Wednesday, February 19, 2020

Quote of the Day (Nobel Laureate Kazuo Ishiguro, on the ‘Big Overlap Between Fiction and Song’)

“I've been writing songs since age 15, and for me there's always been a big overlap between fiction and song. My style as a novelist comes substantially from what I learnt writing songs. The intimate, first-person quality of a singer performing to an audience, for instance, carried over for me into novels. As did the need to approach meaning subtly, sometimes by nudging it into the spaces between the lines. You have to do that all the time when writing lyrics for someone to sing.” — Japanese-born British Nobel Prize-winning novelist Kazuo Ishiguro (The Remains of the Day), interviewed for “By the Book,” The New York Times Book Review, Mar. 8, 2015

Tuesday, February 18, 2020

Quote of the Day (Harley Jane Kozak, Imagining a Reality Show Star’s Nightmare Hair Job)

“There are worse fates than a fluorescent orange head. Wars and natural disasters and world hunger. This is what I told myself, looking in the mirror at the damp strands. 

“ ‘Change it,’ Jen said.

_Information shown_.
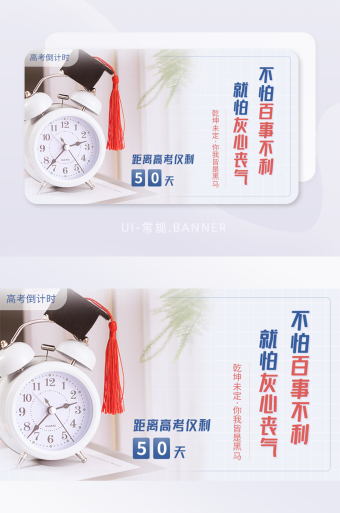 高考倒计时冲刺励志名句时钟banner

_Task statement_. Revise the quote-of-the-day posts: write out everything from "Tuesday, February 18, 2020" down to "the damp strands." again, with "fluorescent orange" changed to "bright green".

_Task response_.
Tuesday, February 18, 2020

Quote of the Day (Harley Jane Kozak, Imagining a Reality Show Star’s Nightmare Hair Job)

“There are worse fates than a bright green head. Wars and natural disasters and world hunger. This is what I told myself, looking in the mirror at the damp strands.